Human societies are characterized by sophisticated social relationships and intense collaboration, and their complexity is seen as unique within the animal kingdom. Several facets, however, can also be found in nonhuman primates, the majority of which also lives in differentiated, complex social groups. Thus, the ability to maintain relationships and regulate social behavior at the individual and the group level appears to be a shared and adaptive trait within the primate order. What is still disputed is whether the socio-cognitive processes that play a role in communication and the regulation of social relationships in humans and nonhuman primates differ only in degree, or in kind. To study the understanding of social relationships in this RTG from an interdisciplinary perspective, we bring together developmental, cognitive, personality and social psychologists, behavioral and cognitive biologists as well as linguists, and aim to bridge the gaps between the scientific disciplines.

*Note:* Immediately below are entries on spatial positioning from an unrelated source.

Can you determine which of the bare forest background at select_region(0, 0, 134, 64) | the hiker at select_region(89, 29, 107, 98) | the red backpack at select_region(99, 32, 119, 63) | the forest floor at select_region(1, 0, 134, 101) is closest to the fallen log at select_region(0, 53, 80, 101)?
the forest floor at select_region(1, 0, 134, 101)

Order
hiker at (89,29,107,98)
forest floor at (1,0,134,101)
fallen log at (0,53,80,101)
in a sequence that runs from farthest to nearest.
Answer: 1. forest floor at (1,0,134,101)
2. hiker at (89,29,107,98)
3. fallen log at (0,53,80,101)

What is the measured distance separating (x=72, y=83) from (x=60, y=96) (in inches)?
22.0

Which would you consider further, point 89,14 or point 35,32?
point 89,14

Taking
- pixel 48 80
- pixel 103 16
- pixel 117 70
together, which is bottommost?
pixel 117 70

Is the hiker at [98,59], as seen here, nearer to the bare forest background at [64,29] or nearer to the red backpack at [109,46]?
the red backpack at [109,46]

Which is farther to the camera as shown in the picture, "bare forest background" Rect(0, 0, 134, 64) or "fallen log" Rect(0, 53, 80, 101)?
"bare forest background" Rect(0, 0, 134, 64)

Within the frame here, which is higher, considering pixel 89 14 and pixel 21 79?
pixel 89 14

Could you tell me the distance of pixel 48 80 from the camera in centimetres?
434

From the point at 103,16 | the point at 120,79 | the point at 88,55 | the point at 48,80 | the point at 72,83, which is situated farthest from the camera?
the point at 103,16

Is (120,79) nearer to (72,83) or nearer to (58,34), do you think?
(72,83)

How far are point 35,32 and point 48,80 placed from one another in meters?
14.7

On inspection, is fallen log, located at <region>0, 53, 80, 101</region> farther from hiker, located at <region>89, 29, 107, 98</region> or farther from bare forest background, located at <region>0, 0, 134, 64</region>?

We combine ontogenetic and comparative (phylogenetic) approaches to identify core principles explaining the development, maintenance and function of social relationships. For this purpose, we will conduct 12 research projects assigned to three domains: a) the processing of social signals as key constituents of social relationships, b) social monitoring as the ability to track, evaluate and maintain social relationships, and c) social coordination and how it is effected by social monitoring, e.g., through social learning and the assignment of different roles to individuals in groups. We are specifically interested in the interplay between these different domains. The PhD candidates will conduct complementary studies in nonhuman primates, human infants and adults. We provide access to various field stations to study nonhuman primates in the wild, work with nonhuman primates at the German Primate Center and test adult human participants and children in established labs at the Georg-August-University Göttingen. In addition, we apply a variety of neurocognitive and endocrinological methods.
The research program of the RTG is complemented by an elaborated teaching concept. All PhD candidates will be supervised by interdisciplinary thesis committees, have access to various method courses, a summer school focusing on theoretical and conceptual aspects as well as key qualification workshops. Candidates are expected to present their work at national and international conferences and exchange with other research groups will be supported. The regulatory framework is provided by the PhD Program Behavior and Cognition. Special care is taken to support students with children and to offer career advancement opportunities to facilitate the transition from the PhD into the academic and non-academic job market.